Each record below is to be copied word for word, with pictures removed.

## Spatial reasoning question data
• • • •
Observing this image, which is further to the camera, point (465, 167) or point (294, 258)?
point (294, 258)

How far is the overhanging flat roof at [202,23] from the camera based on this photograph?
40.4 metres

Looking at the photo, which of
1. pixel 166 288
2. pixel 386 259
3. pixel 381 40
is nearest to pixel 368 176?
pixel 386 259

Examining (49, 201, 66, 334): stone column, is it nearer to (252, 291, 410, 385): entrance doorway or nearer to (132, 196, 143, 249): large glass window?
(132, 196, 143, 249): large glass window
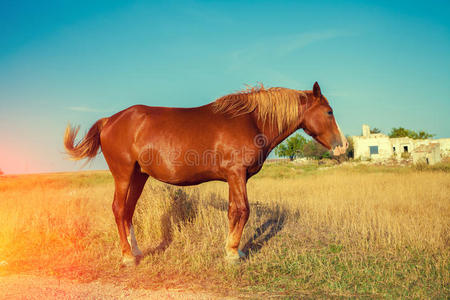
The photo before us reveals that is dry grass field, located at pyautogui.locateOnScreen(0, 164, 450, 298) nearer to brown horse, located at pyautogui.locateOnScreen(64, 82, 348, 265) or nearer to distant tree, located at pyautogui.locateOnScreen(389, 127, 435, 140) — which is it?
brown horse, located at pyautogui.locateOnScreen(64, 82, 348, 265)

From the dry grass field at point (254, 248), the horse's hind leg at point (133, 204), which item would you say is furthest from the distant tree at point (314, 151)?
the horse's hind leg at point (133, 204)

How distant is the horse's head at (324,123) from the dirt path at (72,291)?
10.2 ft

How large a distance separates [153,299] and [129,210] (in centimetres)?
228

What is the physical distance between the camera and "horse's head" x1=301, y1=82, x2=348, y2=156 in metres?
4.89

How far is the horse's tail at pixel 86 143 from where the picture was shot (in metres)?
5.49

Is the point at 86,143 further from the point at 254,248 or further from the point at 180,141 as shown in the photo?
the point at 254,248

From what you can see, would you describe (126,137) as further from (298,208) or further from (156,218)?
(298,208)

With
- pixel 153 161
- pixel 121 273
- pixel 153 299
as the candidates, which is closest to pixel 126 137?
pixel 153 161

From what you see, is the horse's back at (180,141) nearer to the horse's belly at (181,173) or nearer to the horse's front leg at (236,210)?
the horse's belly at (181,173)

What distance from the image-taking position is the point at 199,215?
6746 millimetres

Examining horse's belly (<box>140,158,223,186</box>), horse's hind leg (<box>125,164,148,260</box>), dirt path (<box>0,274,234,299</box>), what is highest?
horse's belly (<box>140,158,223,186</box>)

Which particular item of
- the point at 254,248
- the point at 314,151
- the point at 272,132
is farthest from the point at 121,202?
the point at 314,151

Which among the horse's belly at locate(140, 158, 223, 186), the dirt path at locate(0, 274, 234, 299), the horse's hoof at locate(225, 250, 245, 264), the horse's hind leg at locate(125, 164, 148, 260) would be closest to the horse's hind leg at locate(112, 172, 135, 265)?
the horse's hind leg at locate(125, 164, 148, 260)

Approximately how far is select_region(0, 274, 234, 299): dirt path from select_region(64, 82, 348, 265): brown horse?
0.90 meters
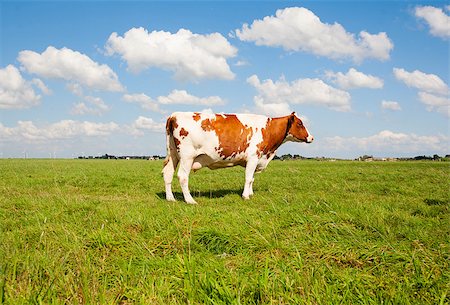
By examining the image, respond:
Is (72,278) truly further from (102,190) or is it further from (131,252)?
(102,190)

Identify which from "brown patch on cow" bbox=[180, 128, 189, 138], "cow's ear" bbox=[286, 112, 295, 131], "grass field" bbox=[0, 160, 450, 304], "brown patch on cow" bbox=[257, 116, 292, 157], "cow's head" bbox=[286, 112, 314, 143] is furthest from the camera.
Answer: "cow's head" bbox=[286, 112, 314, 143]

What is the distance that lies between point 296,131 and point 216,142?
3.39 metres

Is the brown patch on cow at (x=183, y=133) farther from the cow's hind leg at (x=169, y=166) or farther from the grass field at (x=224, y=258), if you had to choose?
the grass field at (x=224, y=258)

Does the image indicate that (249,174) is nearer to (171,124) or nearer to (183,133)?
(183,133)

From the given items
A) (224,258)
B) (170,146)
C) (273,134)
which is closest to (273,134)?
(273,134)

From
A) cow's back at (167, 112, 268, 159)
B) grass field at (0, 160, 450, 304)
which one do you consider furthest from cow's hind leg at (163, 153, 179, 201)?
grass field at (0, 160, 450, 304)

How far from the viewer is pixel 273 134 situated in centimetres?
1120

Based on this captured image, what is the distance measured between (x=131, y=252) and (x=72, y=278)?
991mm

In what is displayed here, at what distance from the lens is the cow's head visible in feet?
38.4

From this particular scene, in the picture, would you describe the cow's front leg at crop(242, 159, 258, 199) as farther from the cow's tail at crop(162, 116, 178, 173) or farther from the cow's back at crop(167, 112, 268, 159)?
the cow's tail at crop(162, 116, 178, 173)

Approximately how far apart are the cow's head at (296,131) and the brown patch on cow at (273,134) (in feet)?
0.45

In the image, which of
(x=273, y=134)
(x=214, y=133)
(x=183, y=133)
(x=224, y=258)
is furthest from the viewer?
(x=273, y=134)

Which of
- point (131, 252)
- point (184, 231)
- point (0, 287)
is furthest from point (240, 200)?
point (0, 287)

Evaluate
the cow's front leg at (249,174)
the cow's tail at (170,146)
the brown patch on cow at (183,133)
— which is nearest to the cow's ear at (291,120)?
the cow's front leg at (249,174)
• • • •
## Answer to the problem
Observing this image, which is further to the camera, point (465, 167) or point (294, 258)?
point (294, 258)

How far is the overhanging flat roof at [202,23] from the camera based on this photograph?
40.4 metres

Looking at the photo, which of
1. pixel 166 288
2. pixel 386 259
3. pixel 381 40
is nearest to pixel 368 176?
pixel 386 259

Examining (49, 201, 66, 334): stone column, is it nearer to (252, 291, 410, 385): entrance doorway or nearer to (132, 196, 143, 249): large glass window?
(132, 196, 143, 249): large glass window
The photo before us reveals that is dry grass field, located at pyautogui.locateOnScreen(0, 164, 450, 298) nearer to brown horse, located at pyautogui.locateOnScreen(64, 82, 348, 265) or nearer to distant tree, located at pyautogui.locateOnScreen(389, 127, 435, 140) — which is it?
brown horse, located at pyautogui.locateOnScreen(64, 82, 348, 265)

From the dry grass field at point (254, 248), the horse's hind leg at point (133, 204), which item would you say is furthest from the distant tree at point (314, 151)?
the horse's hind leg at point (133, 204)

How distant is the horse's head at (324,123) from the dirt path at (72,291)?
10.2 ft

How large a distance separates [153,299] and [129,210] (in centimetres)?
228

What is the physical distance between the camera and "horse's head" x1=301, y1=82, x2=348, y2=156 in metres?
4.89

How far is the horse's tail at pixel 86 143 from where the picture was shot (in metres)?
5.49

Is the point at 86,143 further from the point at 254,248 or further from the point at 180,141 as shown in the photo?
the point at 254,248

From what you can see, would you describe (126,137) as further from (298,208) or further from (156,218)?
(298,208)

With
- pixel 153 161
- pixel 121 273
- pixel 153 299
as the candidates, which is closest to pixel 126 137?
pixel 153 161

From what you see, is the horse's back at (180,141) nearer to the horse's belly at (181,173) or nearer to the horse's front leg at (236,210)?
the horse's belly at (181,173)

What distance from the image-taking position is the point at 199,215?
6746 millimetres

Examining horse's belly (<box>140,158,223,186</box>), horse's hind leg (<box>125,164,148,260</box>), dirt path (<box>0,274,234,299</box>), what is highest?
horse's belly (<box>140,158,223,186</box>)

Which particular item of
- the point at 254,248
- the point at 314,151
- the point at 272,132
is farthest from the point at 121,202?
the point at 314,151

Which among the horse's belly at locate(140, 158, 223, 186), the dirt path at locate(0, 274, 234, 299), the horse's hoof at locate(225, 250, 245, 264), the horse's hind leg at locate(125, 164, 148, 260) would be closest to the horse's hind leg at locate(112, 172, 135, 265)?
the horse's hind leg at locate(125, 164, 148, 260)

Approximately how far is select_region(0, 274, 234, 299): dirt path from select_region(64, 82, 348, 265): brown horse?
0.90 meters
By examining the image, respond:
Is (72,278) truly further from (102,190) or is it further from (131,252)?
(102,190)

Identify which from "brown patch on cow" bbox=[180, 128, 189, 138], "cow's ear" bbox=[286, 112, 295, 131], "grass field" bbox=[0, 160, 450, 304], "brown patch on cow" bbox=[257, 116, 292, 157], "cow's head" bbox=[286, 112, 314, 143] is furthest from the camera.
Answer: "cow's head" bbox=[286, 112, 314, 143]

What is the distance that lies between point 296,131 and point 216,142?
3.39 metres

Is the brown patch on cow at (x=183, y=133) farther from the cow's hind leg at (x=169, y=166) or farther from the grass field at (x=224, y=258), if you had to choose?
the grass field at (x=224, y=258)

Does the image indicate that (249,174) is nearer to (171,124) or nearer to (183,133)?
(183,133)

From the given items
A) (224,258)
B) (170,146)
C) (273,134)
which is closest to (273,134)?
(273,134)

From
A) cow's back at (167, 112, 268, 159)
B) grass field at (0, 160, 450, 304)
which one do you consider furthest from cow's hind leg at (163, 153, 179, 201)?
grass field at (0, 160, 450, 304)

How far from the viewer is pixel 273 134 situated in centimetres?
1120

Based on this captured image, what is the distance measured between (x=131, y=252) and (x=72, y=278)?
991mm

In what is displayed here, at what distance from the lens is the cow's head visible in feet?
38.4

From this particular scene, in the picture, would you describe the cow's front leg at crop(242, 159, 258, 199) as farther from the cow's tail at crop(162, 116, 178, 173) or farther from the cow's back at crop(167, 112, 268, 159)?
the cow's tail at crop(162, 116, 178, 173)

Approximately how far apart are the cow's head at (296,131) and the brown patch on cow at (273,134) (in feet)?
0.45

In the image, which of
(x=273, y=134)
(x=214, y=133)
(x=183, y=133)
(x=224, y=258)
is furthest from the viewer?
(x=273, y=134)

Which of
- point (131, 252)
- point (184, 231)
- point (0, 287)
is furthest from point (240, 200)?
point (0, 287)

Evaluate
the cow's front leg at (249,174)
the cow's tail at (170,146)
the brown patch on cow at (183,133)
— which is nearest to the cow's ear at (291,120)?
the cow's front leg at (249,174)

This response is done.